Begin PAGE

R notes
From CCGB
This place is for R code we want to remember. Currently it contains various topics that might later be reorganized. There is also a separate section for empirical FDR.
More pages from the HardisonLab.
The Reality
- R is a powerful statistical language that has many useful functions, especially for plotting.
- R is nearly impossible to use.
- Grad students wrote this code: use at your own risk.
- The R project
Contents |
PDF plots
Symbols
Most font styles have a subset devoted to symbols, but making use of them can be difficult. An alternative is to use plotmath(), which will draw a given symbol in an expression. However, if you want to use a character from a font to express a mathematical symbol, you can make use of the "font" parameter in text().

End PAGE
Begin LISTED RECORDS

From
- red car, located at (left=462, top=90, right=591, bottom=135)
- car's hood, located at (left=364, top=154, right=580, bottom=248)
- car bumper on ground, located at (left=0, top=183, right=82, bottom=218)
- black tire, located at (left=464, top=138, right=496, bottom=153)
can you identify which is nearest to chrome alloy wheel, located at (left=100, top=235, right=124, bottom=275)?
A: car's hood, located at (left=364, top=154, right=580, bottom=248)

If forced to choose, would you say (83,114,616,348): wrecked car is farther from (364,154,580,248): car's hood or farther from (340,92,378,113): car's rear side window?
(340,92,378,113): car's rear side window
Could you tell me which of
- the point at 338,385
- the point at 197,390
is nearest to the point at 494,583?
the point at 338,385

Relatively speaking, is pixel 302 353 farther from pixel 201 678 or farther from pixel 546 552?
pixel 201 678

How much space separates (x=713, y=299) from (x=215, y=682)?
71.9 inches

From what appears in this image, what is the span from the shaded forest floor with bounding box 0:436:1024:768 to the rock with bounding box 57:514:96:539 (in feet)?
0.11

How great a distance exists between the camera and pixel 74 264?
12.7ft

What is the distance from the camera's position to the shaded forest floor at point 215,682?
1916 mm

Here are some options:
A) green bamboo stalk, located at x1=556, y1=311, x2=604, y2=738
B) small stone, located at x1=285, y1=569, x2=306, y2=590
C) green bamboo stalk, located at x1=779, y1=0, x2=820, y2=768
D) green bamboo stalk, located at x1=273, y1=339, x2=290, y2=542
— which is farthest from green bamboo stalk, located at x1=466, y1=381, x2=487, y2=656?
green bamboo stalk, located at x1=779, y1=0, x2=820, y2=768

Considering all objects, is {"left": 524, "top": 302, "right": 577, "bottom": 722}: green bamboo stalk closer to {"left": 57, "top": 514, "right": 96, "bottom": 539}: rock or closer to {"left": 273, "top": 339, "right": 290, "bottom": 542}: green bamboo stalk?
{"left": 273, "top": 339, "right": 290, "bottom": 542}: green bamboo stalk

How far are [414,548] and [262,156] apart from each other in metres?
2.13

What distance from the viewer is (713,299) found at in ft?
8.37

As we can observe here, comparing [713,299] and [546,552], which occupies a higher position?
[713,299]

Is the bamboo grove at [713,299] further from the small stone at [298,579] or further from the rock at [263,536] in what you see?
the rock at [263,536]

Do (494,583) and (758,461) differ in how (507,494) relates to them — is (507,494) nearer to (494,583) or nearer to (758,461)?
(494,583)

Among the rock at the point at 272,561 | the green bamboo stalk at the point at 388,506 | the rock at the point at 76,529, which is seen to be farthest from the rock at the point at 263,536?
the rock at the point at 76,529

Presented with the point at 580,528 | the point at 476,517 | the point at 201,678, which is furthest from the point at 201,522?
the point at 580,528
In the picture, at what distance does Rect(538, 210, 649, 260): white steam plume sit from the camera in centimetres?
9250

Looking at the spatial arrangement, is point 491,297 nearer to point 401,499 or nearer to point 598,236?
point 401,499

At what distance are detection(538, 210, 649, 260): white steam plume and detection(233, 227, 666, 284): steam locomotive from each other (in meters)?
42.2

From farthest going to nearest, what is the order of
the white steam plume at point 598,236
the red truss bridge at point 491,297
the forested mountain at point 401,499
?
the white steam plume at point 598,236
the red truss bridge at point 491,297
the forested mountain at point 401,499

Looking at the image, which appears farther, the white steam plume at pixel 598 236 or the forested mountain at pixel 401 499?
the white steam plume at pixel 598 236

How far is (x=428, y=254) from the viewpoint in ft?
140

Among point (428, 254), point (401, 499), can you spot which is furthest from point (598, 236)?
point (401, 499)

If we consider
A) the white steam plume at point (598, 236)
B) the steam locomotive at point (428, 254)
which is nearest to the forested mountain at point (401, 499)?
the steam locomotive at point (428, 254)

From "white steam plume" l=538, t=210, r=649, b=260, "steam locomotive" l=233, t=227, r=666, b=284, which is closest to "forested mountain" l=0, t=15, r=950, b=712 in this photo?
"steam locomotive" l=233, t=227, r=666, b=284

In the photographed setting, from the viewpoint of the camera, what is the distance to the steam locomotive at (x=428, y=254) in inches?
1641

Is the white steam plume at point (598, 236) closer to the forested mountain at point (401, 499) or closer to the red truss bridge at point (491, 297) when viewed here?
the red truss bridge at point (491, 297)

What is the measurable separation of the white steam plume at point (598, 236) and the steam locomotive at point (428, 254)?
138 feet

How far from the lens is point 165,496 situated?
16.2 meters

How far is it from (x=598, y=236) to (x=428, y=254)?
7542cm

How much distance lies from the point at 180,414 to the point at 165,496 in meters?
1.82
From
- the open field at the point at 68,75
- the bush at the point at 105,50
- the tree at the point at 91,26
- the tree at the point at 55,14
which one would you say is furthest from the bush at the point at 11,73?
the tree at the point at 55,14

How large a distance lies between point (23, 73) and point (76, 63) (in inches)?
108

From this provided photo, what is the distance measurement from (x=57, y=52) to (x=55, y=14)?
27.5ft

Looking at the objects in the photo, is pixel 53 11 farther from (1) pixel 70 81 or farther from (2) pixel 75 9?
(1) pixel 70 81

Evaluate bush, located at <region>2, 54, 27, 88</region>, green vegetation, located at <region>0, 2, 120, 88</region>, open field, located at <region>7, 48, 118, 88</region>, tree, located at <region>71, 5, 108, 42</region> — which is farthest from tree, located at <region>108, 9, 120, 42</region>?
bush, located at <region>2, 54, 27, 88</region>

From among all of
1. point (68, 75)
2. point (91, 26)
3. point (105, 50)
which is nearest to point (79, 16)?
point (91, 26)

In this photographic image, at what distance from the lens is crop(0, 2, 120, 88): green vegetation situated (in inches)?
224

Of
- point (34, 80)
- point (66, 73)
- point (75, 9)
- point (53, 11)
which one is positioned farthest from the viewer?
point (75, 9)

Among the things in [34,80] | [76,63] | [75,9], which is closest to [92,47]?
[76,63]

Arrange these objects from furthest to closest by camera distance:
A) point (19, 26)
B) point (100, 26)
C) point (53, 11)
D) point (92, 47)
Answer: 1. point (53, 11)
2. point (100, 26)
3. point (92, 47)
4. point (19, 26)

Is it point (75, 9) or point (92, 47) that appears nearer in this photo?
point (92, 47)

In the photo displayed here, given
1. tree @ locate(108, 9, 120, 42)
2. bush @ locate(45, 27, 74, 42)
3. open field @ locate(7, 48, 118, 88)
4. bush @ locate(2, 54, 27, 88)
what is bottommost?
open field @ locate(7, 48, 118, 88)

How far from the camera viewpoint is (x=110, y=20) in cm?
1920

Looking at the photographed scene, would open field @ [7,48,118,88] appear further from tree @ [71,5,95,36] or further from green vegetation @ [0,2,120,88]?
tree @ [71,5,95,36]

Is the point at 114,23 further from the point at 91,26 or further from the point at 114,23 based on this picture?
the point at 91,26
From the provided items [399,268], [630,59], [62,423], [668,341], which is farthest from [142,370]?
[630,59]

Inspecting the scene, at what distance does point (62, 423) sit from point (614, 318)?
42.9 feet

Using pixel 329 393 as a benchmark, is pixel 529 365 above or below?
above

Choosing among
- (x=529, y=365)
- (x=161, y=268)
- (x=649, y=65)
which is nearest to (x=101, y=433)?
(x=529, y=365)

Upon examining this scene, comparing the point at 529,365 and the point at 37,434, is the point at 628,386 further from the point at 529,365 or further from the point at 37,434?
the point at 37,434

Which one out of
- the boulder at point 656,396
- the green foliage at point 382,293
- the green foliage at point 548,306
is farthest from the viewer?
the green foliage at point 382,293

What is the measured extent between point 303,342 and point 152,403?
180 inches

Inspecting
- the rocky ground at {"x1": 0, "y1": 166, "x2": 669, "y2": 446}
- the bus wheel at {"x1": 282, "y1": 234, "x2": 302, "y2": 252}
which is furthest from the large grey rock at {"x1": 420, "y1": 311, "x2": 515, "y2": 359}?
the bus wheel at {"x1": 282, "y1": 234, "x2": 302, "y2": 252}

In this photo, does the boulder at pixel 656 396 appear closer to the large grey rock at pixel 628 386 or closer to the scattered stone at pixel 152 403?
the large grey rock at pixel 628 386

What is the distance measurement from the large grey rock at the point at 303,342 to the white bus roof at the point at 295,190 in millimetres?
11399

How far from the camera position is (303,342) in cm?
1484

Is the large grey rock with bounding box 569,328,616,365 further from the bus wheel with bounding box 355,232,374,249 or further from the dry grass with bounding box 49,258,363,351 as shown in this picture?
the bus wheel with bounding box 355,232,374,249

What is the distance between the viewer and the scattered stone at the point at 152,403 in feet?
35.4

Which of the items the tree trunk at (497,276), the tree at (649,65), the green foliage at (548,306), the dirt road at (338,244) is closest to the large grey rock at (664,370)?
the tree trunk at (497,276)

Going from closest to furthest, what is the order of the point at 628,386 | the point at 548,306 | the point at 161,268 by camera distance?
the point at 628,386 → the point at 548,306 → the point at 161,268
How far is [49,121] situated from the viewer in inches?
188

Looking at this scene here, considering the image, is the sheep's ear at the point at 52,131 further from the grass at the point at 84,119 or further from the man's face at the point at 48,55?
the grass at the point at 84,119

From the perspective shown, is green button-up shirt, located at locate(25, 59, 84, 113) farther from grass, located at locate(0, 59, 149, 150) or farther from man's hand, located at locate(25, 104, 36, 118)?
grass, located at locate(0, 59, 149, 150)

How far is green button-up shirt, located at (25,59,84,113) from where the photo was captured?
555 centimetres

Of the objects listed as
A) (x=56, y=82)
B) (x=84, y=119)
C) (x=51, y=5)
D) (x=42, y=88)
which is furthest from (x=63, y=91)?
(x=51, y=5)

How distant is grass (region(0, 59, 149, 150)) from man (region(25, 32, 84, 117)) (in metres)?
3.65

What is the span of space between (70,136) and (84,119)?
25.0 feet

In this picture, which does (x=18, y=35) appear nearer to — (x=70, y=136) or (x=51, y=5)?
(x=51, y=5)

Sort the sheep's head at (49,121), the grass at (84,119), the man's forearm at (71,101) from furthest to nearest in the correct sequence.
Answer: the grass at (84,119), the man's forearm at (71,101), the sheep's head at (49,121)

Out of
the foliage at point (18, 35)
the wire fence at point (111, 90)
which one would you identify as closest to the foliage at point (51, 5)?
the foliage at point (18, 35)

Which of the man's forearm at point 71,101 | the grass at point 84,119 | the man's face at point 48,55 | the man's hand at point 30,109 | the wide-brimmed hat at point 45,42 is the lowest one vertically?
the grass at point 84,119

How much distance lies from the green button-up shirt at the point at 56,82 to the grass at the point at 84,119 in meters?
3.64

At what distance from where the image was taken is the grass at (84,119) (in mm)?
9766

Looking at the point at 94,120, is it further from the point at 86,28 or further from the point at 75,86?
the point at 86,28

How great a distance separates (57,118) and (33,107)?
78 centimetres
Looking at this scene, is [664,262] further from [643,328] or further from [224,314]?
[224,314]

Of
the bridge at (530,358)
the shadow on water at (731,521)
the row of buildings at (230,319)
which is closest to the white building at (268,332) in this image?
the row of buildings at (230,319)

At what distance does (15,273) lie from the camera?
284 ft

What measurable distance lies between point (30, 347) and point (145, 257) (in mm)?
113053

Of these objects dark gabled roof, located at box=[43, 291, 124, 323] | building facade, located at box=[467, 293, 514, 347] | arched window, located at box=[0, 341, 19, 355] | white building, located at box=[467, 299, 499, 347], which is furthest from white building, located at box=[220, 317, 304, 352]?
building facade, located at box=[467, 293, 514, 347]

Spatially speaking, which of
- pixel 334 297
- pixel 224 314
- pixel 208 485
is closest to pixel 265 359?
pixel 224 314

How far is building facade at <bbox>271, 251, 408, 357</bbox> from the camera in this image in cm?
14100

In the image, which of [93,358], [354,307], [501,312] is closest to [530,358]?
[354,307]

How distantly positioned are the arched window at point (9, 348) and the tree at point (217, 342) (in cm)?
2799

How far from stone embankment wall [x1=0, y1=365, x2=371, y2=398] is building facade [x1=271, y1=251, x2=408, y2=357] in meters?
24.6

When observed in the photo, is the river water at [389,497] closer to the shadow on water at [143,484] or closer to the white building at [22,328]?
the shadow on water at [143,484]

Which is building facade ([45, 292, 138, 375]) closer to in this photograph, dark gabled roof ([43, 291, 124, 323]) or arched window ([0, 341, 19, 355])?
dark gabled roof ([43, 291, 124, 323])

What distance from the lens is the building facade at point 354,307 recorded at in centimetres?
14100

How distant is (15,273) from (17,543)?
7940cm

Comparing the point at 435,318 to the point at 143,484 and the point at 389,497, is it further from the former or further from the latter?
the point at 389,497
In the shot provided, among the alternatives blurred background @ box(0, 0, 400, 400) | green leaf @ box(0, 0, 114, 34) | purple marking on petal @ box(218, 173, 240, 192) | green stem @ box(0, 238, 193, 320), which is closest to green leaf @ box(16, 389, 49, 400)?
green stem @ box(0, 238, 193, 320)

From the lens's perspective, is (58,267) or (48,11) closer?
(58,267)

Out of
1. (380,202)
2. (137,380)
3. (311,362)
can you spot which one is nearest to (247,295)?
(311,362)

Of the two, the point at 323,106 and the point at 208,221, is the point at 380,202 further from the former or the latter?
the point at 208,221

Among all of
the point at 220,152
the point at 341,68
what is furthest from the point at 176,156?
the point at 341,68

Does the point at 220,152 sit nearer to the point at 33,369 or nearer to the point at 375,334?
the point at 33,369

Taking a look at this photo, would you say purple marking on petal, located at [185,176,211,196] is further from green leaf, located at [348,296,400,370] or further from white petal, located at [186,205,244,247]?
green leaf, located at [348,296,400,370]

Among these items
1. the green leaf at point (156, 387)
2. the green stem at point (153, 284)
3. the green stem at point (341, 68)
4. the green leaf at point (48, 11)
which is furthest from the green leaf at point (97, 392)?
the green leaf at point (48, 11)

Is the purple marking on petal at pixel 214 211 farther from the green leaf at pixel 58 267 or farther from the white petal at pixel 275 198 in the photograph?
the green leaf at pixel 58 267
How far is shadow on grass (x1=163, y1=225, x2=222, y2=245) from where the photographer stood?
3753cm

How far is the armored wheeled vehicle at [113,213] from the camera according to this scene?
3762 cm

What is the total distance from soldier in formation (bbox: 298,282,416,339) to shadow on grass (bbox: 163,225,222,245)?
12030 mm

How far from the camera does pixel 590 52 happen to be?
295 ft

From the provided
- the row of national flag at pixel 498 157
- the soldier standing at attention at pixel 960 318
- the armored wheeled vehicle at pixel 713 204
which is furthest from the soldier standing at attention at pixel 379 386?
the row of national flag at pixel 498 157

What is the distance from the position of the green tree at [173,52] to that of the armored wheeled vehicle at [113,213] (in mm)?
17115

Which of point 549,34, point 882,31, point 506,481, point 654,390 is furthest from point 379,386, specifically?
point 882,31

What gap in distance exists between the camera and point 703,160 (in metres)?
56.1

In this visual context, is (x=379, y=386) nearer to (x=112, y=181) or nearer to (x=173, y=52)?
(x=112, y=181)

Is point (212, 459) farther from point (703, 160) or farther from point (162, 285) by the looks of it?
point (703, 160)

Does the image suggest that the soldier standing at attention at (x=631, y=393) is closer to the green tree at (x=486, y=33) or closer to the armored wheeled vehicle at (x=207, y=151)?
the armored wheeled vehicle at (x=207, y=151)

End LISTED RECORDS

* EXERCISE INSTRUCTIONS:
• a. Reproduce the R notes page word for word, starting with "- R is nearly" and going on through "parameter in text().".
• b. Answer these questions from the R notes page:
(i) According to the page, R has many useful functions especially for what?
(ii) Who wrote the code on the page?
(iii) Which parameter in text() can be used to express a mathematical symbol with a character from a font?
The records have no connection to the R notes page.

* TASK-BY-TASK RESULTS:
• a.
- R is nearly impossible to use.
- Grad students wrote this code: use at your own risk.
- The R project
Contents |
PDF plots
Symbols
Most font styles have a subset devoted to symbols, but making use of them can be difficult. An alternative is to use plotmath(), which will draw a given symbol in an expression. However, if you want to use a character from a font to express a mathematical symbol, you can make use of the "font" parameter in text().

• b.
(i) Plotting.
(ii) Grad students.
(iii) The "font" parameter.